Les images crues et provocantes de la photojournaliste Mary Ellen Mark
Le C/O Berlin consacre, jusqu’au 18 janvier 2024, une rétrospective à la photojournaliste américaine Mary Ellen Mark qui travailla longtemps pour la prestigieuse agence Magnum, sondant les recoins les plus secrets de la société, des chambres des prostituées de Bombay aux réunions de Ku Klux Klan…
Par Alexis Thibault.
1. À la poursuite des toxicomanes et de la tendresse du Ku Klux Klan…
D’aucuns diront que Mary Ellen Mark est la digne héritière de la photographe américaine Dorothea Lange. À cette différence près que la native de Philadelphie n’a jamais versé dans la photographie de guerre, préférant s’écarter des bombes pour documenter une réalité tout aussi sombre.
Ainsi, elle suit les toxicomanes qui abreuvent les rues américaines, participe aux terribles réunions du Ku Klux Klan où elle capte la tendresse paradoxale de certains membres, et partage le quotidien harassant des prostituées de Bombay qu’elle ira jusqu’à immortaliser parfois en plein coït…
Situé à Amerika Haus Berlin près de la station Zoologischer Garten, le C/O Berlin, un espace d’exposition privé pour la photographie et les médias visuels, consacre une retrospective à la photojournaliste américaine, jusqu’au 18 janvier 2024. Les visiteurs pourront y découvrir cinq de ses projets emblématiques créés entre les années 70 et 80.
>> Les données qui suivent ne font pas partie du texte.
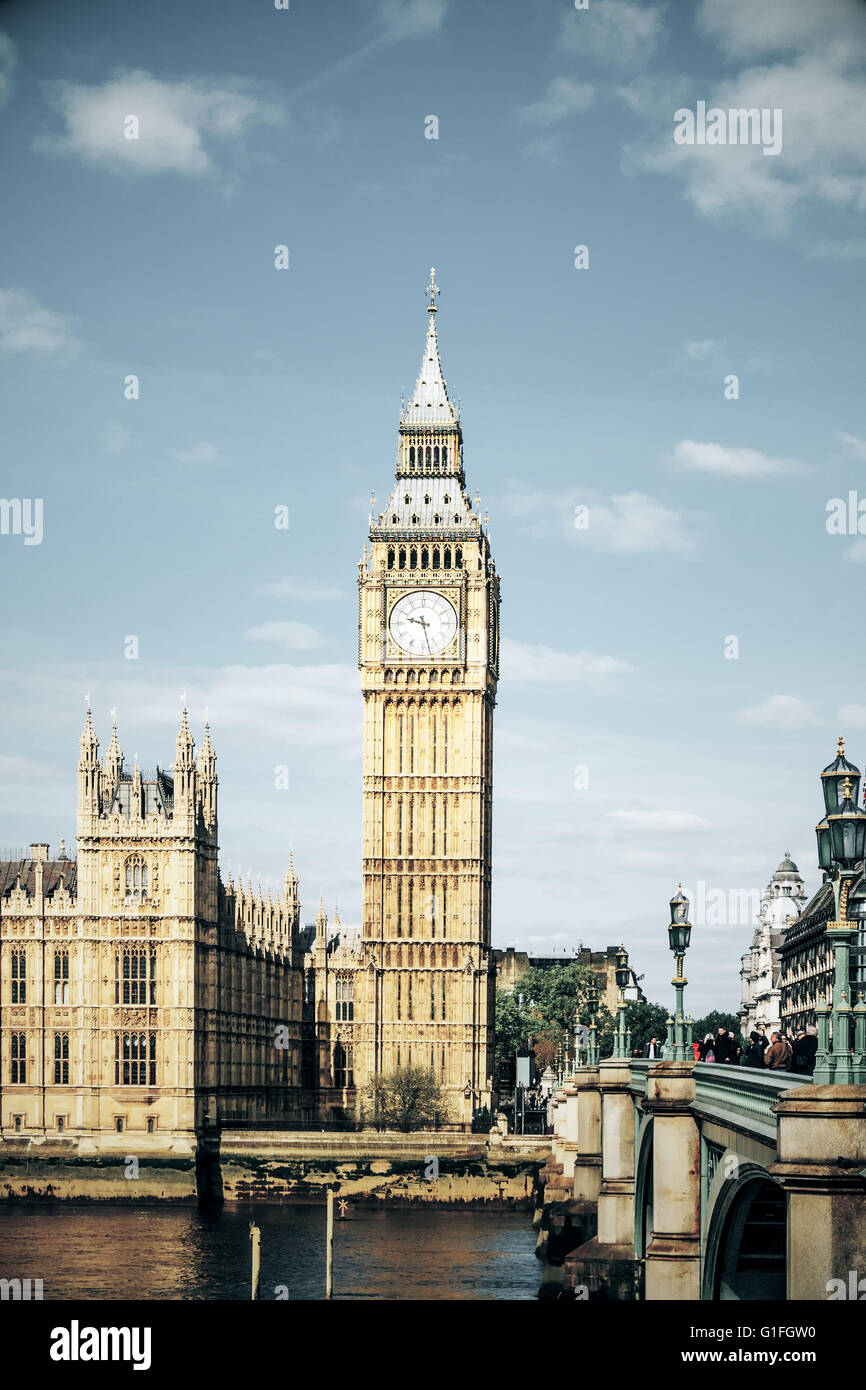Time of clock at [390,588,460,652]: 9:28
2. Des plateaux de tournage hollywoodiens aux hôpitaux psychiatriques
Née en 1940 à Philadelphie, Mary Ellen Mark profite d’une bourse au sortir de ses études d’art et de photographie à l’université de Pennsylvanie, puis parcourt le monde avant de poser ses valises à New York. L’image, elle a ça dans le sang. Elle avait neuf ans lorsqu’elle a pris sa première photo…
En 1977, elle intègre la célèbre agence Magnum et sera couronnée au fil de sa vie de nombreuses distinctions, dont l’Infinity Award du photojournalisme en 1997. Passionnée de cinéma, cette femme aux airs de hippie arpente souvent les lieux de tournages, invitée par François Truffaut, Federico Fellini ou Francis Ford Coppola : elle signe notamment un somptueux portrait de Marlon Brandon en Walter E. Kurtz, colonel sanguinaire du film Apocalypse Now [1979].
En 1976, pour les besoins d’un reportage, Mary Ellen Mark s’installe pendant deux mois dans l’hôpital psychiatrique de Salem, dans l’Oregon. Elle rejoint le quartier sécurisé et immortalise l’angoisse des femmes pensionnaires, notamment le visage de Laurie, à la surface de son bain de mousse. Plus tard, la photographe réunira tous ses clichés dans l’ouvrage Ward 81 [1979]. Et si les cinéphiles reconnaissent les lieux, c’est parce qu’un an auparavant, l’hôpital a servi de décor au long-métrage de Miloš Forman: Vol au-dessus d’un nid de coucou [1975].
3. La terrible série “Streetwise”, dans l’enfer de Seattle
À découvrir également lors de cette exposition, sa série Streetwise (1983), histoire d’une rencontre avec Erin Blackwell, fillette prostituée dont l’enfance dérobée fut offert très tôt aux rues de Seattle. Pendant trente ans, la New-Yorkaise suivra celle que l’on surnomme Tiny et dont le regard ne reflétera finalement jamais l’âge véritable : “Je m’intéresse à la réalité, je m’intéresse à la survie, expliquait-elle alors. Je m’intéresse à ceux qui n’ont pas eu de chance et je raconte leur histoire.”
Mary Ellen Mark. Encounters. Jusqu’au 18 janvier 2024. C/O Berlin.